*Task to complete*
Without changing a character, return the entries, but not the images they hold.

Data excerpts
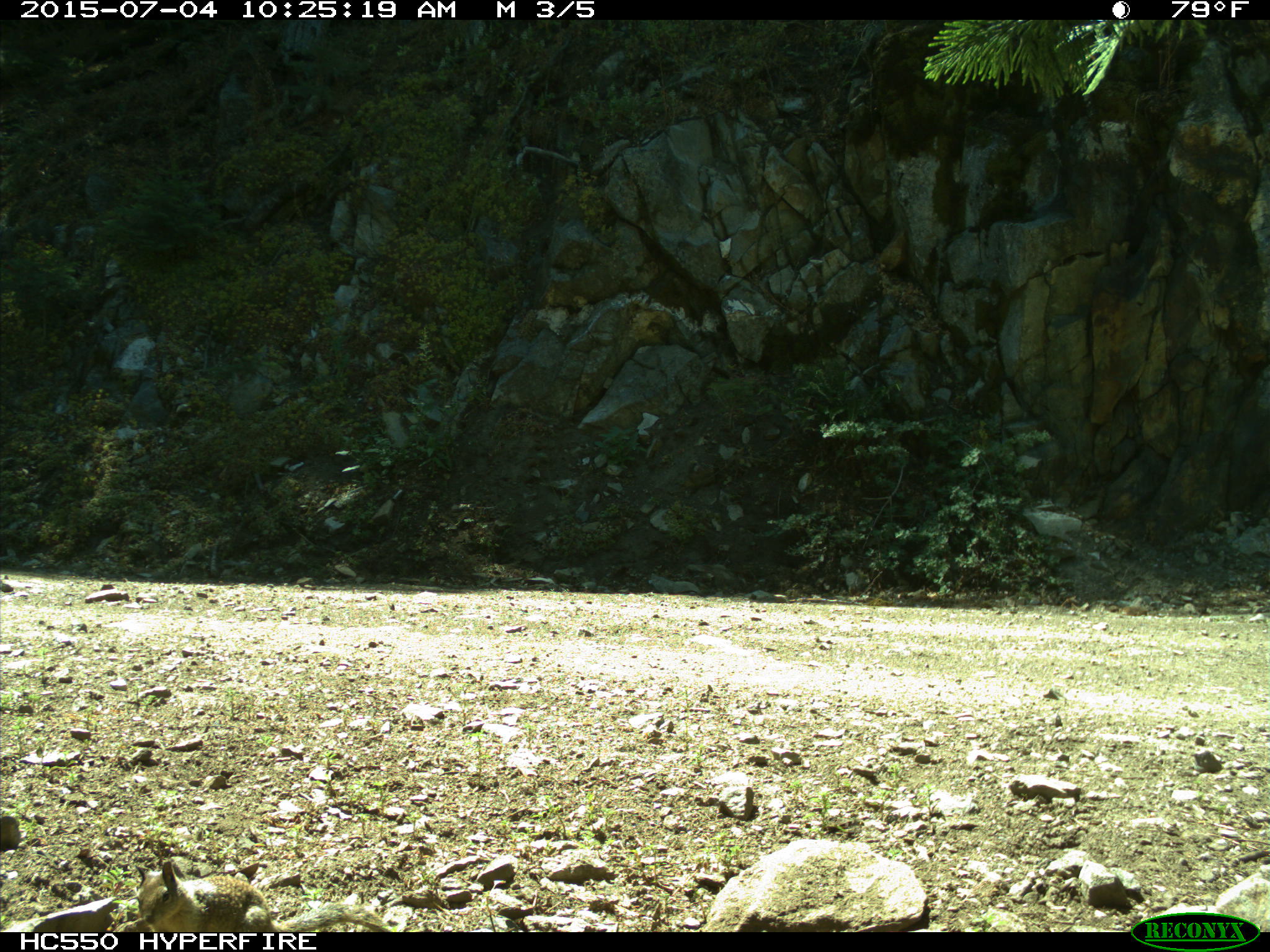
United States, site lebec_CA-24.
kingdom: Animalia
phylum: Chordata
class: Mammalia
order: Rodentia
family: Sciuridae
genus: Otospermophilus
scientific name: Otospermophilus beecheyi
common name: california ground squirrel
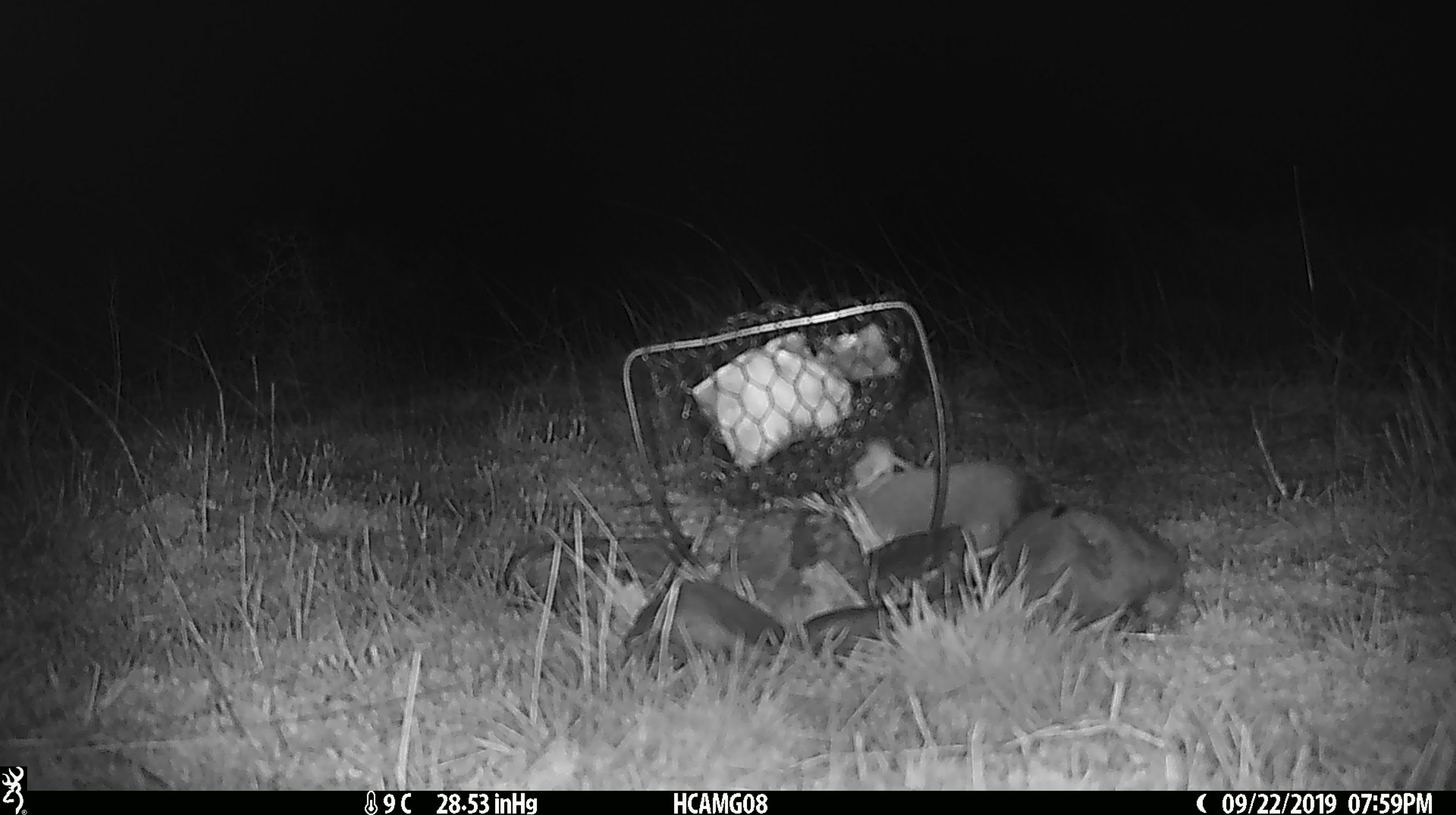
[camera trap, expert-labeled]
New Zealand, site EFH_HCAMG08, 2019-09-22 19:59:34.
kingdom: Animalia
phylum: Chordata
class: Mammalia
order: Rodentia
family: Muridae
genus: Mus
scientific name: Mus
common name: mouse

*Written reply*
United States, site lebec_CA-24.
kingdom: Animalia
phylum: Chordata
class: Mammalia
order: Rodentia
family: Sciuridae
genus: Otospermophilus
scientific name: Otospermophilus beecheyi
common name: california ground squirrel
[camera trap, expert-labeled]
New Zealand, site EFH_HCAMG08, 2019-09-22 19:59:34.
kingdom: Animalia
phylum: Chordata
class: Mammalia
order: Rodentia
family: Muridae
genus: Mus
scientific name: Mus
common name: mouse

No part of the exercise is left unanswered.